On the Growing Number of Legitimately Famous People in Christmas Movies

Did you know that Kelly Rowland was starring in Merry Liddle Christmas, a movie about an “ambitious tech entrepreneur” locked in hot and sexy new romance with a neighbor? Or that Ashanti was the star of A Christmas Winter Song, where she meets a homeless former jazz singer “who needs a second chance”? I had no fucking clue, understandably, considering the staggering marketing feat of somehow conveying the (mostly) distinct plot lines of 100 original Christmas movies.

Other incredibly famous people one might normally see as “above” cable Christmas movies, or at least too early into their post-network series irrelevancy to consider doing one include Patti Labelle, Vanessa Williams, Kristin Davis, Rob Lowe, and Kiernan Shipka. As for the other famous people populating the Christmas airwaves this year: Kristen Chenoweth, Candace Cameron Bure, Keisha Knight Pulliam, Kim Fields, Rachel Leigh Cook, Tamera Mowry, Chad Michael Murray, Kathy Lee Gifford, and Jackée Harry. That’s a lot of famouses!

Emerging Trends: Horny Country Music Stars

There are exactly six movies featuring country music stars premiering this year. In Sweet Mountain Christmas, a blizzard derails a country music star during a visit to her bumbling hometown, where she falls in love with a sexy snowplow driver. In another, The Road Home For Christmas, rival country musicians fall in love on a sexy Christmastime road trip. There’s even a movie, Our Christmas Love Song, where a country musician is accused of plagiarism. She flees to her hometown to escape the press, where she falls into the arms of an “old flame.” (Remember what I said about “strong” women finding love in their hometowns?)

TO BE DONE:
1/ Rewrite the paragraph of the Christmas movies article that begins "There are exactly six movies" as a short list that keeps its main facts.
2/ Please repeat the part of the Christmas movies article starting at "Emerging Trends: Horny" and ending at "in their hometowns?)", word for word.

Contour annotation rows:
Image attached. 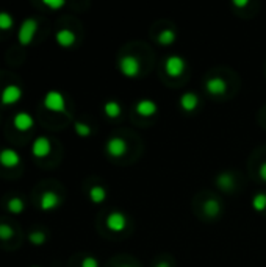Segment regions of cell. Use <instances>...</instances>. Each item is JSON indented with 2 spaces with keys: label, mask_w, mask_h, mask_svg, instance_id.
<instances>
[{
  "label": "cell",
  "mask_w": 266,
  "mask_h": 267,
  "mask_svg": "<svg viewBox=\"0 0 266 267\" xmlns=\"http://www.w3.org/2000/svg\"><path fill=\"white\" fill-rule=\"evenodd\" d=\"M36 32H38V20L33 19V18H28L20 24L19 27V32H18V39L22 46H28L33 38Z\"/></svg>",
  "instance_id": "6da1fadb"
},
{
  "label": "cell",
  "mask_w": 266,
  "mask_h": 267,
  "mask_svg": "<svg viewBox=\"0 0 266 267\" xmlns=\"http://www.w3.org/2000/svg\"><path fill=\"white\" fill-rule=\"evenodd\" d=\"M119 71L124 77L127 78H135L139 75V72H141V64H139V59L133 55H127L121 58L119 61Z\"/></svg>",
  "instance_id": "7a4b0ae2"
},
{
  "label": "cell",
  "mask_w": 266,
  "mask_h": 267,
  "mask_svg": "<svg viewBox=\"0 0 266 267\" xmlns=\"http://www.w3.org/2000/svg\"><path fill=\"white\" fill-rule=\"evenodd\" d=\"M187 69V63L179 55H169L165 59V71L169 77H180Z\"/></svg>",
  "instance_id": "3957f363"
},
{
  "label": "cell",
  "mask_w": 266,
  "mask_h": 267,
  "mask_svg": "<svg viewBox=\"0 0 266 267\" xmlns=\"http://www.w3.org/2000/svg\"><path fill=\"white\" fill-rule=\"evenodd\" d=\"M44 107L55 113H63L66 109V100L64 95L58 91H49L44 97Z\"/></svg>",
  "instance_id": "277c9868"
},
{
  "label": "cell",
  "mask_w": 266,
  "mask_h": 267,
  "mask_svg": "<svg viewBox=\"0 0 266 267\" xmlns=\"http://www.w3.org/2000/svg\"><path fill=\"white\" fill-rule=\"evenodd\" d=\"M105 225H107L108 230H112V231L121 233V231H124V230H125V227H127V219H125V216L122 213L113 211V213H110L107 216Z\"/></svg>",
  "instance_id": "5b68a950"
},
{
  "label": "cell",
  "mask_w": 266,
  "mask_h": 267,
  "mask_svg": "<svg viewBox=\"0 0 266 267\" xmlns=\"http://www.w3.org/2000/svg\"><path fill=\"white\" fill-rule=\"evenodd\" d=\"M52 150V144H50V139L46 136H39L33 141V145H32V153L33 157L36 158H46L49 157V153Z\"/></svg>",
  "instance_id": "8992f818"
},
{
  "label": "cell",
  "mask_w": 266,
  "mask_h": 267,
  "mask_svg": "<svg viewBox=\"0 0 266 267\" xmlns=\"http://www.w3.org/2000/svg\"><path fill=\"white\" fill-rule=\"evenodd\" d=\"M107 152L113 158H121L127 152V142L122 138H110L107 141Z\"/></svg>",
  "instance_id": "52a82bcc"
},
{
  "label": "cell",
  "mask_w": 266,
  "mask_h": 267,
  "mask_svg": "<svg viewBox=\"0 0 266 267\" xmlns=\"http://www.w3.org/2000/svg\"><path fill=\"white\" fill-rule=\"evenodd\" d=\"M22 97V91L20 88L16 85H8L3 88L2 95H0V100H2L3 105H14L18 103Z\"/></svg>",
  "instance_id": "ba28073f"
},
{
  "label": "cell",
  "mask_w": 266,
  "mask_h": 267,
  "mask_svg": "<svg viewBox=\"0 0 266 267\" xmlns=\"http://www.w3.org/2000/svg\"><path fill=\"white\" fill-rule=\"evenodd\" d=\"M20 162V157L16 150H13V148H3V150H0V164L3 167H16Z\"/></svg>",
  "instance_id": "9c48e42d"
},
{
  "label": "cell",
  "mask_w": 266,
  "mask_h": 267,
  "mask_svg": "<svg viewBox=\"0 0 266 267\" xmlns=\"http://www.w3.org/2000/svg\"><path fill=\"white\" fill-rule=\"evenodd\" d=\"M205 89L211 95H223L227 91V83L226 80L221 77H211L205 81Z\"/></svg>",
  "instance_id": "30bf717a"
},
{
  "label": "cell",
  "mask_w": 266,
  "mask_h": 267,
  "mask_svg": "<svg viewBox=\"0 0 266 267\" xmlns=\"http://www.w3.org/2000/svg\"><path fill=\"white\" fill-rule=\"evenodd\" d=\"M13 125H14V128L19 131H28L33 127V117L28 113H25V111H20V113L14 116Z\"/></svg>",
  "instance_id": "8fae6325"
},
{
  "label": "cell",
  "mask_w": 266,
  "mask_h": 267,
  "mask_svg": "<svg viewBox=\"0 0 266 267\" xmlns=\"http://www.w3.org/2000/svg\"><path fill=\"white\" fill-rule=\"evenodd\" d=\"M157 111H158V105L151 99H143L136 103V113L143 117H151L153 114H157Z\"/></svg>",
  "instance_id": "7c38bea8"
},
{
  "label": "cell",
  "mask_w": 266,
  "mask_h": 267,
  "mask_svg": "<svg viewBox=\"0 0 266 267\" xmlns=\"http://www.w3.org/2000/svg\"><path fill=\"white\" fill-rule=\"evenodd\" d=\"M58 205H60V197H58L55 192H52V191L42 192V196L39 198V206L42 211H50V210H54V208H57Z\"/></svg>",
  "instance_id": "4fadbf2b"
},
{
  "label": "cell",
  "mask_w": 266,
  "mask_h": 267,
  "mask_svg": "<svg viewBox=\"0 0 266 267\" xmlns=\"http://www.w3.org/2000/svg\"><path fill=\"white\" fill-rule=\"evenodd\" d=\"M55 39L61 47H71L74 46V42H76V33L69 28H61L57 32Z\"/></svg>",
  "instance_id": "5bb4252c"
},
{
  "label": "cell",
  "mask_w": 266,
  "mask_h": 267,
  "mask_svg": "<svg viewBox=\"0 0 266 267\" xmlns=\"http://www.w3.org/2000/svg\"><path fill=\"white\" fill-rule=\"evenodd\" d=\"M199 105V97L194 94V92H185L182 94L180 97V107L185 109V111H194Z\"/></svg>",
  "instance_id": "9a60e30c"
},
{
  "label": "cell",
  "mask_w": 266,
  "mask_h": 267,
  "mask_svg": "<svg viewBox=\"0 0 266 267\" xmlns=\"http://www.w3.org/2000/svg\"><path fill=\"white\" fill-rule=\"evenodd\" d=\"M216 183H218V186H219L221 189H224V191H232L233 186H235V178H233L232 174L224 172V174H219V175H218Z\"/></svg>",
  "instance_id": "2e32d148"
},
{
  "label": "cell",
  "mask_w": 266,
  "mask_h": 267,
  "mask_svg": "<svg viewBox=\"0 0 266 267\" xmlns=\"http://www.w3.org/2000/svg\"><path fill=\"white\" fill-rule=\"evenodd\" d=\"M204 213L207 214V216H210V217H216L218 214L221 213V203H219V200H216V198L205 200V203H204Z\"/></svg>",
  "instance_id": "e0dca14e"
},
{
  "label": "cell",
  "mask_w": 266,
  "mask_h": 267,
  "mask_svg": "<svg viewBox=\"0 0 266 267\" xmlns=\"http://www.w3.org/2000/svg\"><path fill=\"white\" fill-rule=\"evenodd\" d=\"M103 111H105V114L108 117H112V119H116V117H119L121 113H122V108L119 105V102H116V100H108L105 105H103Z\"/></svg>",
  "instance_id": "ac0fdd59"
},
{
  "label": "cell",
  "mask_w": 266,
  "mask_h": 267,
  "mask_svg": "<svg viewBox=\"0 0 266 267\" xmlns=\"http://www.w3.org/2000/svg\"><path fill=\"white\" fill-rule=\"evenodd\" d=\"M90 198L93 203H102L107 198V189L103 186H93L90 189Z\"/></svg>",
  "instance_id": "d6986e66"
},
{
  "label": "cell",
  "mask_w": 266,
  "mask_h": 267,
  "mask_svg": "<svg viewBox=\"0 0 266 267\" xmlns=\"http://www.w3.org/2000/svg\"><path fill=\"white\" fill-rule=\"evenodd\" d=\"M175 32L171 28H165L163 32H160V35L157 36V41L161 44V46H171V44L175 41Z\"/></svg>",
  "instance_id": "ffe728a7"
},
{
  "label": "cell",
  "mask_w": 266,
  "mask_h": 267,
  "mask_svg": "<svg viewBox=\"0 0 266 267\" xmlns=\"http://www.w3.org/2000/svg\"><path fill=\"white\" fill-rule=\"evenodd\" d=\"M24 208H25V203H24V200H22L20 197H13V198H10L8 210L13 214H20L22 211H24Z\"/></svg>",
  "instance_id": "44dd1931"
},
{
  "label": "cell",
  "mask_w": 266,
  "mask_h": 267,
  "mask_svg": "<svg viewBox=\"0 0 266 267\" xmlns=\"http://www.w3.org/2000/svg\"><path fill=\"white\" fill-rule=\"evenodd\" d=\"M252 208L255 211H265L266 210V194L265 192H257L252 197Z\"/></svg>",
  "instance_id": "7402d4cb"
},
{
  "label": "cell",
  "mask_w": 266,
  "mask_h": 267,
  "mask_svg": "<svg viewBox=\"0 0 266 267\" xmlns=\"http://www.w3.org/2000/svg\"><path fill=\"white\" fill-rule=\"evenodd\" d=\"M14 25V19L10 13L0 11V30H10Z\"/></svg>",
  "instance_id": "603a6c76"
},
{
  "label": "cell",
  "mask_w": 266,
  "mask_h": 267,
  "mask_svg": "<svg viewBox=\"0 0 266 267\" xmlns=\"http://www.w3.org/2000/svg\"><path fill=\"white\" fill-rule=\"evenodd\" d=\"M74 128H76V133L78 136H82V138H86V136H90L91 135V127L88 124L85 122H80L77 121L76 124H74Z\"/></svg>",
  "instance_id": "cb8c5ba5"
},
{
  "label": "cell",
  "mask_w": 266,
  "mask_h": 267,
  "mask_svg": "<svg viewBox=\"0 0 266 267\" xmlns=\"http://www.w3.org/2000/svg\"><path fill=\"white\" fill-rule=\"evenodd\" d=\"M14 236V230L11 225H6V224H0V239L2 241H8Z\"/></svg>",
  "instance_id": "d4e9b609"
},
{
  "label": "cell",
  "mask_w": 266,
  "mask_h": 267,
  "mask_svg": "<svg viewBox=\"0 0 266 267\" xmlns=\"http://www.w3.org/2000/svg\"><path fill=\"white\" fill-rule=\"evenodd\" d=\"M28 241L35 244V246H41V244L46 242V234H44L42 231H32L30 234H28Z\"/></svg>",
  "instance_id": "484cf974"
},
{
  "label": "cell",
  "mask_w": 266,
  "mask_h": 267,
  "mask_svg": "<svg viewBox=\"0 0 266 267\" xmlns=\"http://www.w3.org/2000/svg\"><path fill=\"white\" fill-rule=\"evenodd\" d=\"M46 6H49V8L52 10H58V8H63V6L66 5L64 0H44L42 2Z\"/></svg>",
  "instance_id": "4316f807"
},
{
  "label": "cell",
  "mask_w": 266,
  "mask_h": 267,
  "mask_svg": "<svg viewBox=\"0 0 266 267\" xmlns=\"http://www.w3.org/2000/svg\"><path fill=\"white\" fill-rule=\"evenodd\" d=\"M82 267H99V263H97V259H95V258L86 256L82 261Z\"/></svg>",
  "instance_id": "83f0119b"
},
{
  "label": "cell",
  "mask_w": 266,
  "mask_h": 267,
  "mask_svg": "<svg viewBox=\"0 0 266 267\" xmlns=\"http://www.w3.org/2000/svg\"><path fill=\"white\" fill-rule=\"evenodd\" d=\"M258 175H260L262 180H265V181H266V161H265V162H262L260 169H258Z\"/></svg>",
  "instance_id": "f1b7e54d"
},
{
  "label": "cell",
  "mask_w": 266,
  "mask_h": 267,
  "mask_svg": "<svg viewBox=\"0 0 266 267\" xmlns=\"http://www.w3.org/2000/svg\"><path fill=\"white\" fill-rule=\"evenodd\" d=\"M233 5L236 6V8H245V6L249 5L247 0H233Z\"/></svg>",
  "instance_id": "f546056e"
},
{
  "label": "cell",
  "mask_w": 266,
  "mask_h": 267,
  "mask_svg": "<svg viewBox=\"0 0 266 267\" xmlns=\"http://www.w3.org/2000/svg\"><path fill=\"white\" fill-rule=\"evenodd\" d=\"M155 267H171V264L166 263V261H160V263L155 264Z\"/></svg>",
  "instance_id": "4dcf8cb0"
},
{
  "label": "cell",
  "mask_w": 266,
  "mask_h": 267,
  "mask_svg": "<svg viewBox=\"0 0 266 267\" xmlns=\"http://www.w3.org/2000/svg\"><path fill=\"white\" fill-rule=\"evenodd\" d=\"M119 267H133V266H130V264H122V266H119Z\"/></svg>",
  "instance_id": "1f68e13d"
}]
</instances>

TASK RESPONSES:
1/
- Six movies featuring country music stars premiere this year.
- Sweet Mountain Christmas: a blizzard derails a country music star visiting her hometown, and she falls in love with a snowplow driver.
- The Road Home For Christmas: rival country musicians fall in love on a Christmastime road trip.
- Our Christmas Love Song: a country musician accused of plagiarism flees to her hometown to escape the press and falls into the arms of an "old flame."

2/
Emerging Trends: Horny Country Music Stars

There are exactly six movies featuring country music stars premiering this year. In Sweet Mountain Christmas, a blizzard derails a country music star during a visit to her bumbling hometown, where she falls in love with a sexy snowplow driver. In another, The Road Home For Christmas, rival country musicians fall in love on a sexy Christmastime road trip. There’s even a movie, Our Christmas Love Song, where a country musician is accused of plagiarism. She flees to her hometown to escape the press, where she falls into the arms of an “old flame.” (Remember what I said about “strong” women finding love in their hometowns?)